Trying to Unconfound Lisp Speeds June 24th, 2009
Patrick Stein

In the original version of my Optimizing Lisp Some More article, I did a bad comparison between SBCL and Clozure. SBCL supports two different ways to declare the arguments to a function. Clozure only supports one of those ways. As such, my declarations didn’t matter at all to Clozure.

I updated that post with new numbers after putting in both types of declarations. Clozure was much closer to SBCL. I then decided to expand the list to include CMUCL, Allegro (Personal), Lispworks (Personal), ECL, and CLISP. I failed to get GCL or ABCL up and running on my Mac, and Scieneer CL isn’t available for the Mac.

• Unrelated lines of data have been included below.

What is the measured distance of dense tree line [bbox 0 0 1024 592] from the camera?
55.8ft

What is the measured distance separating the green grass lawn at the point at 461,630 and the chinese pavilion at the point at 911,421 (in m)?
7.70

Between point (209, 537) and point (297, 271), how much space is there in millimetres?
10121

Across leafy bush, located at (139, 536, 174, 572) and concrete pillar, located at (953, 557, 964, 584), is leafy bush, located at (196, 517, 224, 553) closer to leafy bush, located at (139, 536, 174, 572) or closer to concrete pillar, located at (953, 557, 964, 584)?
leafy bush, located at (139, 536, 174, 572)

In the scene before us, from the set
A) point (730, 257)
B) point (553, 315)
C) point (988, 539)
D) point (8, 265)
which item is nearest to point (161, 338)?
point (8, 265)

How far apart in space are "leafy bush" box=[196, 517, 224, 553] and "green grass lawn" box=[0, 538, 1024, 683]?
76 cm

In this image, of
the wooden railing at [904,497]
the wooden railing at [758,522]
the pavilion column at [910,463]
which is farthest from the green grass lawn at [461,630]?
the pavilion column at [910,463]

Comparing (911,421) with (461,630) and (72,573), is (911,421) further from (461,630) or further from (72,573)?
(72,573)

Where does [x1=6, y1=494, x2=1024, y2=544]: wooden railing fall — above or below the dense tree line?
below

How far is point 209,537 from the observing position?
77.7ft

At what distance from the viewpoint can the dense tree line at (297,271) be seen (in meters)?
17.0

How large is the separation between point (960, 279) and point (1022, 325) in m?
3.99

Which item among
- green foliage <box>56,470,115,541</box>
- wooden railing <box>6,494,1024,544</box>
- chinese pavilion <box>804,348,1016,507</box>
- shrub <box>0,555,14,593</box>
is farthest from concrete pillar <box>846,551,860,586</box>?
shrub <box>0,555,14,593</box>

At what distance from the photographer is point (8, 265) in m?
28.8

As it turns out, the Allegro and LispWorks versions that I have are heap limited. Thus, they spent a great deal of time cleaning up garbage. To try to even the playing field, I reworked the function to take the ret buffer as a third argument so that allocation is no longer inside the timing loop.

(declaim (ftype (function ((simple-array single-float (12))
                           (simple-array single-float (3))
                           (simple-array single-float (3)))
                          (simple-array single-float (3))) mvl*-na))
(defun mvl*-na (matrix vec ret)
  (declare (type (simple-array single-float (12)) matrix)
           (type (simple-array single-float (3)) vec)
           (type (simple-array single-float (3)) ret)
           (optimize (speed 3) (safety 0)))
  (loop for jj fixnum from 0 below 3
     do (let ((offset (* jj 4)))
          (declare (type fixnum offset))
          (setf (aref ret jj)
                (+ (aref matrix (+ offset 3))
                   (loop for ii fixnum from 0 below 3
                      for kk fixnum from offset below (+ offset 3)
                      summing (* (aref vec ii)
                                 (aref matrix kk))
                      of-type single-float)))))
(let ((matrixes (make-ring-of-matrixes '(12) 4096))
      (vectors  (make-ring-of-matrixes '(3) 4095))
      (ret      (make-array 3 :element-type 'single-float
                              :initial-element 0.0f0)))
  (time (loop for jj fixnum from 1 to 10000000
           for mm in matrixes
           for vv in vectors
           do (mvl*-na mm vv ret))))

Here are the results in terms of total user time, non-GC time, and bytes allocated:

  wall non-GC alloced
SBCL 1.0.29 0.444s 0.444s 0
CMUCL 19f 0.567s 0.567s 0
Clozure-64bit 1.3-r11936 1.272s 1.272s ?? 0
Clozure-32bit 1.3-r11936 5.009s 4.418s 1,200,000,000
Allegro 8.1 (Personal) 6.131s 2.120s 1,440,000,000
LispWorks 5.1 (Personal) 14.054s ?? 3,360,000,480
ECL 9.6.2 33.009s ?? 18,240,000,256
GNU CLISP 2.47 93.190s 77.356s 2,520,000,000

As you can see, I failed to keep most of the implementations from allocating things (especially, ECL). Intriguingly, the 32-bit Clozure allocates a bunch where the 64-bit Clozure doesn’t seem to do so. It looks like Allegro would be pretty competitive if it weren’t using all of this extra memory.

I’m not sure why any of them are allocating with this code. Do they allocate loop counters? loop sums? function parameters? I may delve into the assembly of some of them at a later time. But, at this point, I’m just going to focus on those that don’t cons when I’m not looking.